Most dock levelers or dock boards are installed in a pit formed in a dock. The leveler includes a ramp or deck hinged at its rear edge to a frame and an extension lip hinged to the front edge of the ramp. Due to the weight of the ramp, a spring-urged life arm is employed to bias the ramp upwardly to an inclined position, while a releasable hold-down mechanism normally connects the frame with the ramp and thereby holds the ramp against upward movement. When not in use, the ramp is held in a cross-traffic position in which the ramp is flush with the upper surface of the dock. Before a truck or other carrier is moved up to the dock, the operator manually releases the hold-down mechanism so that the lift arm pivots the ramp upwardly to an inclined position. As a consequence of the upward pivotal movement of the ramp, a mechanism is actuated to pivot the ramp lip upwardly and outwardly to an extended position. The operator then walks outwardly on the inclined ramp, and his weight overcomes the upward force of the lift arm to lower the ramp and move the lip into engagement with the truck bed. This conventional hold-down mechanism is arranged so that the ramp can be moved downwardly without restraint, yet engagement of the hold-down mechanism prevents upward movement of the ramp or, in the alternative, permits upward movement of the ramp through only a limited extent as permitted by a compression spring associated with the hold-down mechanism.
While many hold-down mechanisms are known which operate generally in the above described manner, nevertheless these known structures have generally possessed structural and/or operational disadvantages which have resulted in these structures performing in less than an optimum manner.

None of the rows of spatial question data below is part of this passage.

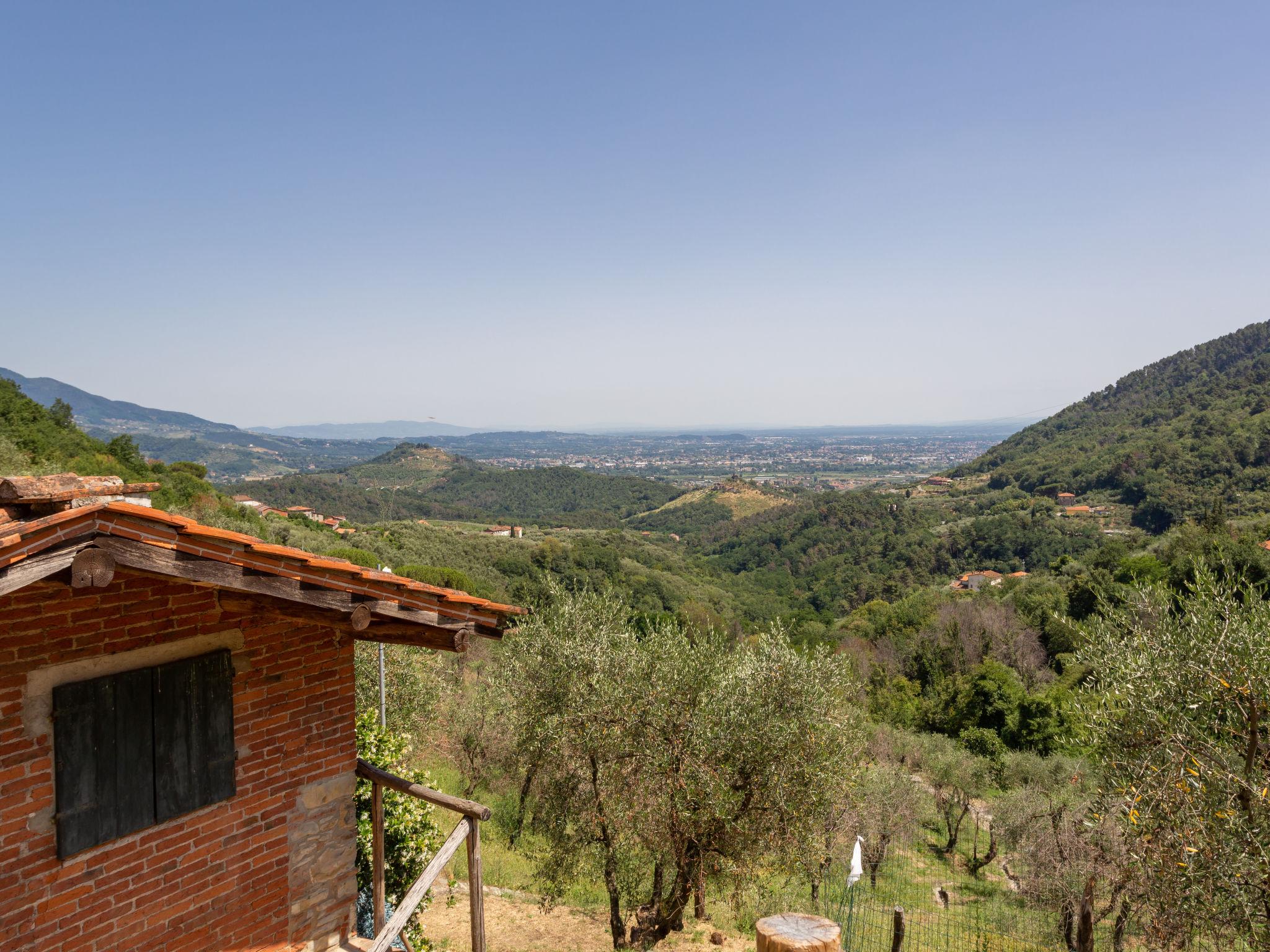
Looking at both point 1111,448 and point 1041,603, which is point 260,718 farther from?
point 1111,448

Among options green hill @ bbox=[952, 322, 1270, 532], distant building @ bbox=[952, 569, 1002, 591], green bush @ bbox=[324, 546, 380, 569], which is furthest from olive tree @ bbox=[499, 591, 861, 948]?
distant building @ bbox=[952, 569, 1002, 591]

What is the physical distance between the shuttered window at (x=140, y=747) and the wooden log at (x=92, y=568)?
123 centimetres

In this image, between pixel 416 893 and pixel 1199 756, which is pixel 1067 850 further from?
pixel 416 893

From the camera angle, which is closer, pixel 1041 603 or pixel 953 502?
pixel 1041 603

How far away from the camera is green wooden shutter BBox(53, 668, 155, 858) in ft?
12.4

For example, in some of the known mechanisms, while the hold-down mechanism may perform in a highly desirable manner when subjected to certain types of loads or when in specific positions, nevertheless these mechanisms do not result in optimum performance when subjected to loads of other magnitudes or when disposed in other operational position.

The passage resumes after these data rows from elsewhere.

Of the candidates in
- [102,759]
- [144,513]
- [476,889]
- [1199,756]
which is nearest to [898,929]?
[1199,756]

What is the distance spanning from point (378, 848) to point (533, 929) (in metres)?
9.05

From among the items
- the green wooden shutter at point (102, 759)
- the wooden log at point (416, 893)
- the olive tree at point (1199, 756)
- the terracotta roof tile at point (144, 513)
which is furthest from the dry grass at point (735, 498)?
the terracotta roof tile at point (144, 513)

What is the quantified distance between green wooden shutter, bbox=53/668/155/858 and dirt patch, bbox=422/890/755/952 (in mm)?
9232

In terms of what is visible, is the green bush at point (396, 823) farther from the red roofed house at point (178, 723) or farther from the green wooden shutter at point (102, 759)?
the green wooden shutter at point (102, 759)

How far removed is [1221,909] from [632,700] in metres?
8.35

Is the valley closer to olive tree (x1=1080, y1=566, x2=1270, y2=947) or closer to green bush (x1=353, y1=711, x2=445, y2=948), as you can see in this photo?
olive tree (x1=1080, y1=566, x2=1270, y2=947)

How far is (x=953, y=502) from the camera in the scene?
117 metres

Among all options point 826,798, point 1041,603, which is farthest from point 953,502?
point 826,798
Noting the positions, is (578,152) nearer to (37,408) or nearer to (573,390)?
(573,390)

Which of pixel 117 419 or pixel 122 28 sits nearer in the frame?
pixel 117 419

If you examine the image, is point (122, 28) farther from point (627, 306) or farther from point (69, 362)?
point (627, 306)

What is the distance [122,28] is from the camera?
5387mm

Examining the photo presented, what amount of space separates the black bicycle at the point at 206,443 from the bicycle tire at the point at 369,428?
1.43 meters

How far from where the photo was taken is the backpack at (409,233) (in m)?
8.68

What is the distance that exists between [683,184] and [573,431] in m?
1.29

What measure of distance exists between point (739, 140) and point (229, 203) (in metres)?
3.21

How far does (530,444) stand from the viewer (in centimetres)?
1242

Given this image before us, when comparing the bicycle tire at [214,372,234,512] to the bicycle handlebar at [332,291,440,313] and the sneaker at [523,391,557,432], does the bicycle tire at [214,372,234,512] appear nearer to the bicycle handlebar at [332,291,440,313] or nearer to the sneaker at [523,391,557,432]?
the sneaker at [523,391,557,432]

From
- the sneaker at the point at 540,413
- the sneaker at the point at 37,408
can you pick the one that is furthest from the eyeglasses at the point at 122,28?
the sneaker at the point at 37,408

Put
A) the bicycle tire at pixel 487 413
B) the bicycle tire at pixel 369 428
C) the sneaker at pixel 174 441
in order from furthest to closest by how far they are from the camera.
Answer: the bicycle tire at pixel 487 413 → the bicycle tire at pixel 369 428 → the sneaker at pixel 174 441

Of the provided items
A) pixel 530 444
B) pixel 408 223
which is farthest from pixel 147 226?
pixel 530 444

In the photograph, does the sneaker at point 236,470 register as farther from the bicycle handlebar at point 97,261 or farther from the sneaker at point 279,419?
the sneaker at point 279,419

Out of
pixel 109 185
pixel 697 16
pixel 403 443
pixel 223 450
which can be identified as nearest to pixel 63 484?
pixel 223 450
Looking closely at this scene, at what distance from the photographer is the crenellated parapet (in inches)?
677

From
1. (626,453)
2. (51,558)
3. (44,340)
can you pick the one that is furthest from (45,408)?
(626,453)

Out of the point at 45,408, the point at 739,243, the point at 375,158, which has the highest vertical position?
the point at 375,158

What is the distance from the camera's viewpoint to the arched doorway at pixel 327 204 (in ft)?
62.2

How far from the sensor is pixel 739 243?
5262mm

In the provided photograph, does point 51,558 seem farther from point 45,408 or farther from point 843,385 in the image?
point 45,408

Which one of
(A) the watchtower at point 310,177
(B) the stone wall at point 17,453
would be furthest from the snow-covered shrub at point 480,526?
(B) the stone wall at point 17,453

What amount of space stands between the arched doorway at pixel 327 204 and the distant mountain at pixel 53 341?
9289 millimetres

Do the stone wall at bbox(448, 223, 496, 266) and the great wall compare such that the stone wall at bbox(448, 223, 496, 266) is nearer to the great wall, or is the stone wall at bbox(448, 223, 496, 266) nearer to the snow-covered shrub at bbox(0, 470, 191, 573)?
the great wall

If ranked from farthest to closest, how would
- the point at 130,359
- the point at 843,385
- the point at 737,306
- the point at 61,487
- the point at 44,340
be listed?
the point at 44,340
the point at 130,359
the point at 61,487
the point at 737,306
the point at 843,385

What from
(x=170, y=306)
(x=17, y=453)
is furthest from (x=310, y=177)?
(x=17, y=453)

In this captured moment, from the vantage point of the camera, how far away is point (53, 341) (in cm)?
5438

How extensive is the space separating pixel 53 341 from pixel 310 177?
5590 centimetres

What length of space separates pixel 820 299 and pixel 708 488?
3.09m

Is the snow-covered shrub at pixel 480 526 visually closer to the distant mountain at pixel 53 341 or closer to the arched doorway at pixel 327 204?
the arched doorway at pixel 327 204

Accordingly, it is an object of the present invention to provide an improved hold-down mechanism for a dock leveler, which hold-down mechanism permits the ramp of the leveler to raise when the truck bed raises, as when a load is removed therefrom, which improved hold-down mechanism provides for optimum movement and control of the ramp under the loading and positional requirements experienced by the dock leveler during normal operation thereof.
A further object of the present invention is to provide an improved hold-down mechanism, as aforesaid, which utilizes a resilient device which causes a large hold-down force to be imposed on the ramp when disposed within its working range and engaged with a truck bed, and which decreases the hold-down force when the ramp is lifted upwardly by the truck bed to simplify lifting of the ramp.

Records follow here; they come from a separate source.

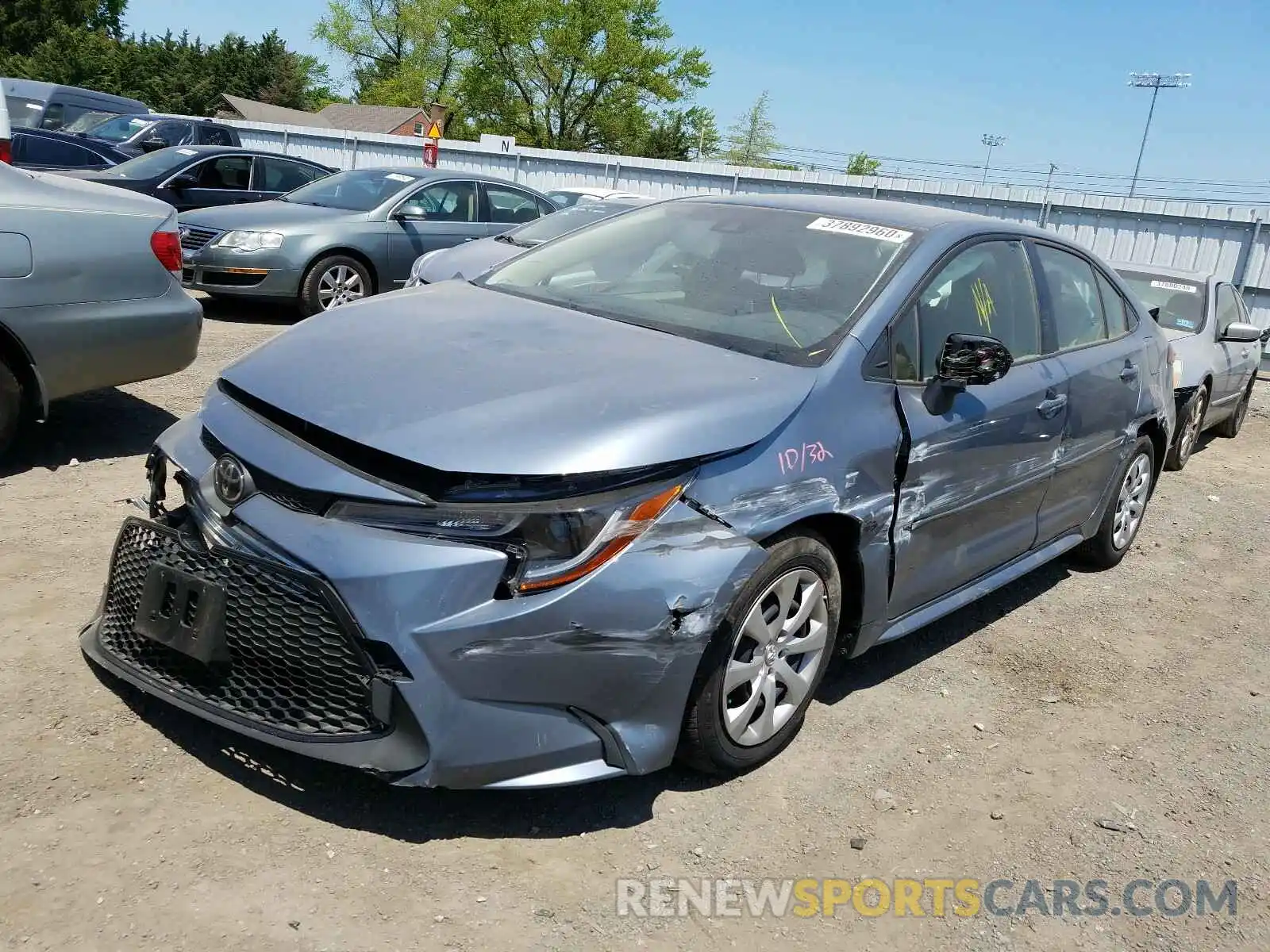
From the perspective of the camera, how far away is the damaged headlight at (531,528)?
2584 mm

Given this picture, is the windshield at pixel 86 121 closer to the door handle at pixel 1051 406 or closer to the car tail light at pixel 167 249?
the car tail light at pixel 167 249

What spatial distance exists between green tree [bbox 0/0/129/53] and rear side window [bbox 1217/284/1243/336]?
6410cm

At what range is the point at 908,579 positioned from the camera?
3.67 metres

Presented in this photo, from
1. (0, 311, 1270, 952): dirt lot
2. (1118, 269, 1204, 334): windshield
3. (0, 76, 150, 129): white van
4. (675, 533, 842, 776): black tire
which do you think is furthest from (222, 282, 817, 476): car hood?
(0, 76, 150, 129): white van

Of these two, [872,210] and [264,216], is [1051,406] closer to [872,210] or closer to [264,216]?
[872,210]

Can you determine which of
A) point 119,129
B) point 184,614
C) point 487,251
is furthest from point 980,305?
point 119,129

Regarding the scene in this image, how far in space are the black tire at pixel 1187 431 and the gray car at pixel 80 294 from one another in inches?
274

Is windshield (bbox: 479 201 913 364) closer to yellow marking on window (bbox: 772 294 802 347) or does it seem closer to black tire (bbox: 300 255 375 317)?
yellow marking on window (bbox: 772 294 802 347)

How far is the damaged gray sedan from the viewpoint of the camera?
259 centimetres

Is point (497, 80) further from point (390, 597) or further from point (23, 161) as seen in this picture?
point (390, 597)

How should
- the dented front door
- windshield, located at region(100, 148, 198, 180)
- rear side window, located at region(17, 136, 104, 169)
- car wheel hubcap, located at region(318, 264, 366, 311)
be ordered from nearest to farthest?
1. the dented front door
2. car wheel hubcap, located at region(318, 264, 366, 311)
3. windshield, located at region(100, 148, 198, 180)
4. rear side window, located at region(17, 136, 104, 169)

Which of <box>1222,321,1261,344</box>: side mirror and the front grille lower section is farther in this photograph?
the front grille lower section

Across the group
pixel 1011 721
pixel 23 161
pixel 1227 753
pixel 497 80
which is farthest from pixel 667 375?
pixel 497 80

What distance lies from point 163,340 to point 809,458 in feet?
11.9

Still a further object of the invention is to provide an improved hold-down mechanism, as aforesaid, which utilizes a torsion spring associated with a crank arm, the latter being interconnected through an extendable unidirectional clamping structure to the ramp.
Another object of the invention is to provide an improved hold-down mechanism, as aforesaid, which results in the extendable clamping structure and the crank moving through an over-the-center position when the ramp is moved into its raised uppermost position, whereby the crank is urged against a stop which prevents yielding of the torsion spring.
Still another object of this invention is to provide an improved hold-down mechanism, as aforesaid, which is relatively inexpensive to fabricate, durable and reliable in operation and effective in maintaining the ramp in selected positions including a substantially horizontal cross-traffic position.